- **Selected passage**:
........
The denim players have seen some tough times in the last 1 and half years. With the cotton prices going through the roof (having almost doubled), the mills were previously hard pressed to make their buyers understand the increase in costs and tried to get the prices increased. The process was slow as getting sharp increases in prices from buyers is never too easy. However, the awareness of the cotton price increase was there among buyers and many of them , reluctantly , agreed to increase the prices . Now, with cotton prices crashing, the strike by garment manufacturers against govt. duties , reduced demand etc has suddenly led to a situation of oversupply of denim fabric with prices falling . According to reports, most of the mills have large stocks and the next 2 months look tough for the denim market. The players who were specializing mainly in the polyester denims and with no exports have been hit more hardly. The prices of polyester denim seem to have fallen about Rs 15-20 per mtr (35-45 cents/mtr) and those of cotton in the range of Rs 10 (2o cents approx). However, with festive season sale starting from July, it is expected that the demand would stabilize during this period.
Cotton price increase in the last one year have actually played a spoilsport and have not helped anyone – neither the mills, nor the retailers and of course not the consumers. It has created a lot of uncertainty in the market and is still doing so. The cotton prices had increased dramatically last year and peaked during Feb this year. However, suddenly the prices have started crashing with a better forecast of cotton production. In India, the prices have come down from almost Rs 65000 a candy (35 to Rs 42000 a candy – about 33% fall in 2 months !! Internationally , also prices have been reducing on a similar note :
|Month||Price Per Candy||Price Per Kilo in Rs||Price per kilo in USD(@Rs45/USD)||Difference|
|Feb 2011||63000||Rs 177||3.93|
|May 2011||42000||Rs 118||2.62||-33%|
The movement of international cotton prices over the last year can also be seen here.
The outlook of future prices of cotton also do not look that good. The crop for 2011-12 is expected to be very good at about 127 million bales with cotton planting around the world projected to rise by 7% in 2011/12 to 36m hectares– the largest in 17 years.. The cotton futures market in US is projecting prices much lower than current levels . See below :
The international retailers too had to bear the brunt of the cotton price increases. Many of them could not pass on the price increases in the denim and other fabrics to their consumers. Eg GAP management said late thursday
“….second-half product costs per-unit, factoring rising cotton and other costs, are now expected to rise about 20%, more than it anticipated, as it began to purchase goods for the holiday season. Its lower-priced channels such as Old Navy and the outlet stores that compete on price would be hit the hardest and would have the least room to pass on any cost increases…..”
........
- **Material to process**:
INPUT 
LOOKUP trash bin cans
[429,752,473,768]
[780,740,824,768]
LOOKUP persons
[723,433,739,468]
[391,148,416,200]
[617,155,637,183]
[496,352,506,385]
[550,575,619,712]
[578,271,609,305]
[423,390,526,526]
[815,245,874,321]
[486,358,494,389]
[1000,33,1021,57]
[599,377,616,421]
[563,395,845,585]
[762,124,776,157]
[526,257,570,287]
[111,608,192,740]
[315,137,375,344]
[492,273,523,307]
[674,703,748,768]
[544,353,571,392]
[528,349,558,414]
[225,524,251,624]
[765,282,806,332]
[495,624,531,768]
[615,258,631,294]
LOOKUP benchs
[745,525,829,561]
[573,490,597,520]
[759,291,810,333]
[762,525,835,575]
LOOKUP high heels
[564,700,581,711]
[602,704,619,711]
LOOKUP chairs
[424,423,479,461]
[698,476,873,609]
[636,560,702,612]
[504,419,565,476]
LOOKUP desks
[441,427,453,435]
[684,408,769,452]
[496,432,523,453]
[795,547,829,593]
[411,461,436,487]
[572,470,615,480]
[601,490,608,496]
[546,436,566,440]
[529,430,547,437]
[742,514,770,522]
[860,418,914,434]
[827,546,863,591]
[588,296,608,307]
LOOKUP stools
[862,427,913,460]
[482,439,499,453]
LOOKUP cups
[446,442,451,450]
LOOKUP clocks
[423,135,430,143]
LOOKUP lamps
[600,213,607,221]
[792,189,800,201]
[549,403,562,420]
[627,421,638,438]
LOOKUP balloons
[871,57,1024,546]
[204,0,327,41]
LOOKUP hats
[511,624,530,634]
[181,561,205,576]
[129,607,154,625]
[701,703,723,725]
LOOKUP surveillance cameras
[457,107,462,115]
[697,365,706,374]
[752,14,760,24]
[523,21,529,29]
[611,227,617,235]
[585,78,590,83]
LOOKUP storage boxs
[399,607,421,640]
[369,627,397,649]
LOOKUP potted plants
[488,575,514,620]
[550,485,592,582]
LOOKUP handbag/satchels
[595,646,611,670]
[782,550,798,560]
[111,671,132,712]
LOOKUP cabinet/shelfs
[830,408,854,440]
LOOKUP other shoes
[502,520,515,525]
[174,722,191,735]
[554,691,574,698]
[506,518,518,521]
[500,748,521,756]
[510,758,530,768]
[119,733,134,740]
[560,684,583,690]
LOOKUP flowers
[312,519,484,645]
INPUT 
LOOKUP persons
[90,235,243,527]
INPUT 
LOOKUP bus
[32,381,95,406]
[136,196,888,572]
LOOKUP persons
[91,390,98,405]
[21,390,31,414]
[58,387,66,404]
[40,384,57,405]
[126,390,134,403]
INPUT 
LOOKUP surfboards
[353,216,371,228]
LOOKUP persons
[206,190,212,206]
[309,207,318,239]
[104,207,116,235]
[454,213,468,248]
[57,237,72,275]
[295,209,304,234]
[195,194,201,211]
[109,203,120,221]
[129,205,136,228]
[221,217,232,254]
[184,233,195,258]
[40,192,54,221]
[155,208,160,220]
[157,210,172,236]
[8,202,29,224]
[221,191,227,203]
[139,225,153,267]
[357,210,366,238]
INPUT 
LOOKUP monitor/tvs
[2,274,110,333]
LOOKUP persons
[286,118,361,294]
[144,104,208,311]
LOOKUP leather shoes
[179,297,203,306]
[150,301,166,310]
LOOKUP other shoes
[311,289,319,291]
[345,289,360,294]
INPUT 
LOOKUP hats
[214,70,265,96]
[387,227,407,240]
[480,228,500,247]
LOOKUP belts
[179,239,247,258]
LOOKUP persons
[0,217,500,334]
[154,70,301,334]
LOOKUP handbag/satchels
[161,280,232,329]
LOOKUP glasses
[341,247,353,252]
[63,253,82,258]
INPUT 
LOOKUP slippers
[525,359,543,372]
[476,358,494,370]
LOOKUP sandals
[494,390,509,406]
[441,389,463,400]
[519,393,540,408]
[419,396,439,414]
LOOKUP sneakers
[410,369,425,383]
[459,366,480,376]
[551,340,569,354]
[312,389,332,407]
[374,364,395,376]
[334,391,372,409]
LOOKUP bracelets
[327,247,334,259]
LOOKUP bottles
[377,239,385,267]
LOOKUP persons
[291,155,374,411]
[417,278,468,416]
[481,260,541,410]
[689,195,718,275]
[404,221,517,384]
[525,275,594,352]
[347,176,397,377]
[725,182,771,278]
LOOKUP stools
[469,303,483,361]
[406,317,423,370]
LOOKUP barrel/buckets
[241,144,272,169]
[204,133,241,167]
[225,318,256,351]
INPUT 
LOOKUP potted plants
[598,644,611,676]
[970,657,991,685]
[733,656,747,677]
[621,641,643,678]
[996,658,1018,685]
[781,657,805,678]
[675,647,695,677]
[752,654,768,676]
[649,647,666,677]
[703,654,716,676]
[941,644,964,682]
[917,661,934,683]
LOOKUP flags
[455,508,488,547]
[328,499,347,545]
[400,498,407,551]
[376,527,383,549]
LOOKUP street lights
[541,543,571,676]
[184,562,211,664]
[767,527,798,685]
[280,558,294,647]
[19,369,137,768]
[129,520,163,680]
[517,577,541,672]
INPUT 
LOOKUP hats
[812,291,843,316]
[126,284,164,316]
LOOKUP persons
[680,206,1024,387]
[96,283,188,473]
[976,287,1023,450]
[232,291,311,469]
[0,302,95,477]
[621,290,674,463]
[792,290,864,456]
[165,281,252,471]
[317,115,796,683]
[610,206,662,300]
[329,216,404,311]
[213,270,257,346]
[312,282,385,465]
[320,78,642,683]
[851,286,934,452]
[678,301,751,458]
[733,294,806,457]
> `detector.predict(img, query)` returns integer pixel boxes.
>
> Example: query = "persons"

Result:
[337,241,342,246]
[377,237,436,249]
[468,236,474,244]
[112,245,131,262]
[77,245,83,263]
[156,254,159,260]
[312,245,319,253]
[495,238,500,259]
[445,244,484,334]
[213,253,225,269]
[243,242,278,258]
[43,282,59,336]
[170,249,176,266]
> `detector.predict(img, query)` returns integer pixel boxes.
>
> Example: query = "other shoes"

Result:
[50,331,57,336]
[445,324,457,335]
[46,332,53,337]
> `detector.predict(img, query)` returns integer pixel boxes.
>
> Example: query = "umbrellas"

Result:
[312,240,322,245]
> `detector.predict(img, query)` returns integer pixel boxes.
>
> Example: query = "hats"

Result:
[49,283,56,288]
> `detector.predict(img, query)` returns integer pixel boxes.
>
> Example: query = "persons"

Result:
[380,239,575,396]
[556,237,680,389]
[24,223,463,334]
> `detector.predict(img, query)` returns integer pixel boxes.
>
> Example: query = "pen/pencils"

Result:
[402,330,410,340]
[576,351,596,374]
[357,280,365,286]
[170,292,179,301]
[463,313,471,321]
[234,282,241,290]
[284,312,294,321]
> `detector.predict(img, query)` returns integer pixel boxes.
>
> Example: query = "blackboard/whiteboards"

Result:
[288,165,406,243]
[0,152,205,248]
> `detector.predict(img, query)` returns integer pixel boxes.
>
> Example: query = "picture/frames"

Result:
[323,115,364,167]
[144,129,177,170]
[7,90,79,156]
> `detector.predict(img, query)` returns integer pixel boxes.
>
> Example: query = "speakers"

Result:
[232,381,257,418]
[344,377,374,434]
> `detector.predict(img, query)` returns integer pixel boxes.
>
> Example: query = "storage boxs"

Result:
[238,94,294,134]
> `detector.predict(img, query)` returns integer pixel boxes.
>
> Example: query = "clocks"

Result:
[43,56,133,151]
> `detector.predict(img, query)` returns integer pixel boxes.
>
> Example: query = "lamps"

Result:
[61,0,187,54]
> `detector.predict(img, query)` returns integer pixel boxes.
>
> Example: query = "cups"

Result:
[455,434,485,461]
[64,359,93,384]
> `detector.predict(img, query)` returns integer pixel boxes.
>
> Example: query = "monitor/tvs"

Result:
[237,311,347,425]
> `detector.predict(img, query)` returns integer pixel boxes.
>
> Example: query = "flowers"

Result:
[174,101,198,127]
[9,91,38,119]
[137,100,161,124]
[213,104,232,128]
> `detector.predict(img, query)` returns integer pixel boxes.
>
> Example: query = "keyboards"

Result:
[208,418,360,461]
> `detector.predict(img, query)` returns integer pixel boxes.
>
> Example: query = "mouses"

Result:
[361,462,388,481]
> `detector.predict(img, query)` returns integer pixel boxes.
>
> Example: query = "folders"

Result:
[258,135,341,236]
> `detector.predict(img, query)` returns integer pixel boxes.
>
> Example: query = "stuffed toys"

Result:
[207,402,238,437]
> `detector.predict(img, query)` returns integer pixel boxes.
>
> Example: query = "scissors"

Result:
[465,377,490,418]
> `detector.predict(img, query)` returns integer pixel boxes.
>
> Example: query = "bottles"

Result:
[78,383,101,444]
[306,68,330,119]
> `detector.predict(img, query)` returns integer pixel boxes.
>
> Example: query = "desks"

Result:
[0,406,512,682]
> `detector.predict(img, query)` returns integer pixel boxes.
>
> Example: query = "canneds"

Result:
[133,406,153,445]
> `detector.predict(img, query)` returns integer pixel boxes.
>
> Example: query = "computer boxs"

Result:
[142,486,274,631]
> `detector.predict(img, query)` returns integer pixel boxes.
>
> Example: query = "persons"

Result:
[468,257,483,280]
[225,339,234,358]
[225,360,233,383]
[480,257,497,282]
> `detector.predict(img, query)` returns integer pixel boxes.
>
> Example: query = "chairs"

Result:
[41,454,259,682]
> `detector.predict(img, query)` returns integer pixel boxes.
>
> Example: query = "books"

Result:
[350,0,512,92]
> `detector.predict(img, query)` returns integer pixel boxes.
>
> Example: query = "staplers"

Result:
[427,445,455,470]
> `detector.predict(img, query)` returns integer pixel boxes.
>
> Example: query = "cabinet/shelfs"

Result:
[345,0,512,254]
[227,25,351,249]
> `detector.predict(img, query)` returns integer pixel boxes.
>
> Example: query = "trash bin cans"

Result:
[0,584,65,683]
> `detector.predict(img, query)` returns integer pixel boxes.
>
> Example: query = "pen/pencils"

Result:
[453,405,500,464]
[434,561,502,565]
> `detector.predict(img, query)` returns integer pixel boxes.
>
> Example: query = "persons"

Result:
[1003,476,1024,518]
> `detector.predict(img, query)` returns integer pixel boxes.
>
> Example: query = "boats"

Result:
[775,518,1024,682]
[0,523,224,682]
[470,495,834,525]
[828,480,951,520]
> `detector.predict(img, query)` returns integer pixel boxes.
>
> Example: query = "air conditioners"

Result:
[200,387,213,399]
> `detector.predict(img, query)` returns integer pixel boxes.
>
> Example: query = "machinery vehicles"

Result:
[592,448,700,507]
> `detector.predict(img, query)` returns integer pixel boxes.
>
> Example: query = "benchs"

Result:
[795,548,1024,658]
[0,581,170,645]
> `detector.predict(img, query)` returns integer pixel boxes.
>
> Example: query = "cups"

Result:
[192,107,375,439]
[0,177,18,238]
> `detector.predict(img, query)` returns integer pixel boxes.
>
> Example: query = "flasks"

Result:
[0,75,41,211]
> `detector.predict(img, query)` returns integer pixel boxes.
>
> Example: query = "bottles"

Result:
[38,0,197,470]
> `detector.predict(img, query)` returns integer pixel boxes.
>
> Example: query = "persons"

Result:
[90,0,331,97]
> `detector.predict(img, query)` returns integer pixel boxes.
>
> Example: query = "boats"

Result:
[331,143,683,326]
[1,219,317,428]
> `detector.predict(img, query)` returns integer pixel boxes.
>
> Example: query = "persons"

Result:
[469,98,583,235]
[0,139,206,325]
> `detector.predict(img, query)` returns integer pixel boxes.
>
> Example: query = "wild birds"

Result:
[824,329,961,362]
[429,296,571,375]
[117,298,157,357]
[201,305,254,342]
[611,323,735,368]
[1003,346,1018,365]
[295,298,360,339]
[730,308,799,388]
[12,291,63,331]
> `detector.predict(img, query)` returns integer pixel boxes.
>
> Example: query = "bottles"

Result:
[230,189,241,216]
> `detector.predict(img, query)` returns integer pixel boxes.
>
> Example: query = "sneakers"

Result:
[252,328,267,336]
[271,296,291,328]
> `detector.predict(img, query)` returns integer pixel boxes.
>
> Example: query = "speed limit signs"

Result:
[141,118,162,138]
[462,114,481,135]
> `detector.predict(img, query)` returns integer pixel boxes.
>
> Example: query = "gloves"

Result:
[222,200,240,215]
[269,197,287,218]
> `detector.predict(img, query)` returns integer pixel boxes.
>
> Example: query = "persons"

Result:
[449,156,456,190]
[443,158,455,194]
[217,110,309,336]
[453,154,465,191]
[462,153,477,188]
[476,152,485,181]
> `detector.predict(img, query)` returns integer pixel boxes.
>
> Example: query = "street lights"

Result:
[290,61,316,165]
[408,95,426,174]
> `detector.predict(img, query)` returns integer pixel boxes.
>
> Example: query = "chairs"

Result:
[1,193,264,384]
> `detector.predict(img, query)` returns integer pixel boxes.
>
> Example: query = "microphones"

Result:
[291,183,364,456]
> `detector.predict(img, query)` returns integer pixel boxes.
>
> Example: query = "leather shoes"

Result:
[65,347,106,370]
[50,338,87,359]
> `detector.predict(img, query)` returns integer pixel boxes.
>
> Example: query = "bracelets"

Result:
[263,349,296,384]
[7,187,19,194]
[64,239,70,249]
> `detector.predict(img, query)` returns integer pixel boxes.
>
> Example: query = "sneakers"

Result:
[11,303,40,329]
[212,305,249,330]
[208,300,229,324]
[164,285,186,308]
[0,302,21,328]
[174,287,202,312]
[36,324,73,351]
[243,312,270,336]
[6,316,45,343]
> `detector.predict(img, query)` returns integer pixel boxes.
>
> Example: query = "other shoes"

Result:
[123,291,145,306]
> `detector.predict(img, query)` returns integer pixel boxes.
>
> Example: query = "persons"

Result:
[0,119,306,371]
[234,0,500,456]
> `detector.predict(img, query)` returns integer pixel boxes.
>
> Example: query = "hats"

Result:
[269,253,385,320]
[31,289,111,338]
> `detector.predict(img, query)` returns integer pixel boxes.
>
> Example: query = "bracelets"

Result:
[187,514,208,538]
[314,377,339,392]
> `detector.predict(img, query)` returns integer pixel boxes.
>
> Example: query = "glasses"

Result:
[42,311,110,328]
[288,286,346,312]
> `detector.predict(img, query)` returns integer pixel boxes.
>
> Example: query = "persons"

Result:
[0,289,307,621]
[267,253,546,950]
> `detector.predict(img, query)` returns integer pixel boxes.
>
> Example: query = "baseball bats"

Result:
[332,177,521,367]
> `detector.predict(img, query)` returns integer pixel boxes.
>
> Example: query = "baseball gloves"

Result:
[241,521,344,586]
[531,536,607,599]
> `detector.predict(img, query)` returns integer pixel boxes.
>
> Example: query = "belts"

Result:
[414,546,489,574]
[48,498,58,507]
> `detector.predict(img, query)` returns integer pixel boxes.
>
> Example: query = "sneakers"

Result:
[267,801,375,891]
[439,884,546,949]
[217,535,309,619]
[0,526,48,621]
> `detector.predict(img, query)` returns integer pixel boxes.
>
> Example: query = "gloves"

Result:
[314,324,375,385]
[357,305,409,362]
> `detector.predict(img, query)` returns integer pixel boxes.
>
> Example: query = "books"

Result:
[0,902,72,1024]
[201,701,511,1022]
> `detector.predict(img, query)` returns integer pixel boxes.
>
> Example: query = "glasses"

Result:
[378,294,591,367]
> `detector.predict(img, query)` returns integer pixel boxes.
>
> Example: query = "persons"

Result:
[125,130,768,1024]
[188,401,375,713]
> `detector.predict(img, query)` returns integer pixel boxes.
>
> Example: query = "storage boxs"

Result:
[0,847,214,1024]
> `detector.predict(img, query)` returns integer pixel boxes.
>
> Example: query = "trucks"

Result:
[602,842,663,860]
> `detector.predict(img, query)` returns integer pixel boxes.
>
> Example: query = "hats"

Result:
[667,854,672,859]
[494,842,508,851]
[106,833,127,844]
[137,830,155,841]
........
- **Task requirements**:
[a] Can you retype the cotton price article from "Cotton price increase in" up to and including "be seen here."?
[b] Could you give only the stretch of the listing from its start up to and including the line with "[204,0,327,41]", with every "LOOKUP" changed to "SEARCH" and nothing else altered?
The cotton price article and the listing are unrelated to each other.

- **Expected responses**:
[a]
Cotton price increase in the last one year have actually played a spoilsport and have not helped anyone – neither the mills, nor the retailers and of course not the consumers. It has created a lot of uncertainty in the market and is still doing so. The cotton prices had increased dramatically last year and peaked during Feb this year. However, suddenly the prices have started crashing with a better forecast of cotton production. In India, the prices have come down from almost Rs 65000 a candy (35 to Rs 42000 a candy – about 33% fall in 2 months !! Internationally , also prices have been reducing on a similar note :
|Month||Price Per Candy||Price Per Kilo in Rs||Price per kilo in USD(@Rs45/USD)||Difference|
|Feb 2011||63000||Rs 177||3.93|
|May 2011||42000||Rs 118||2.62||-33%|
The movement of international cotton prices over the last year can also be seen here.

[b]
INPUT 
SEARCH trash bin cans
[429,752,473,768]
[780,740,824,768]
SEARCH persons
[723,433,739,468]
[391,148,416,200]
[617,155,637,183]
[496,352,506,385]
[550,575,619,712]
[578,271,609,305]
[423,390,526,526]
[815,245,874,321]
[486,358,494,389]
[1000,33,1021,57]
[599,377,616,421]
[563,395,845,585]
[762,124,776,157]
[526,257,570,287]
[111,608,192,740]
[315,137,375,344]
[492,273,523,307]
[674,703,748,768]
[544,353,571,392]
[528,349,558,414]
[225,524,251,624]
[765,282,806,332]
[495,624,531,768]
[615,258,631,294]
SEARCH benchs
[745,525,829,561]
[573,490,597,520]
[759,291,810,333]
[762,525,835,575]
SEARCH high heels
[564,700,581,711]
[602,704,619,711]
SEARCH chairs
[424,423,479,461]
[698,476,873,609]
[636,560,702,612]
[504,419,565,476]
SEARCH desks
[441,427,453,435]
[684,408,769,452]
[496,432,523,453]
[795,547,829,593]
[411,461,436,487]
[572,470,615,480]
[601,490,608,496]
[546,436,566,440]
[529,430,547,437]
[742,514,770,522]
[860,418,914,434]
[827,546,863,591]
[588,296,608,307]
SEARCH stools
[862,427,913,460]
[482,439,499,453]
SEARCH cups
[446,442,451,450]
SEARCH clocks
[423,135,430,143]
SEARCH lamps
[600,213,607,221]
[792,189,800,201]
[549,403,562,420]
[627,421,638,438]
SEARCH balloons
[871,57,1024,546]
[204,0,327,41]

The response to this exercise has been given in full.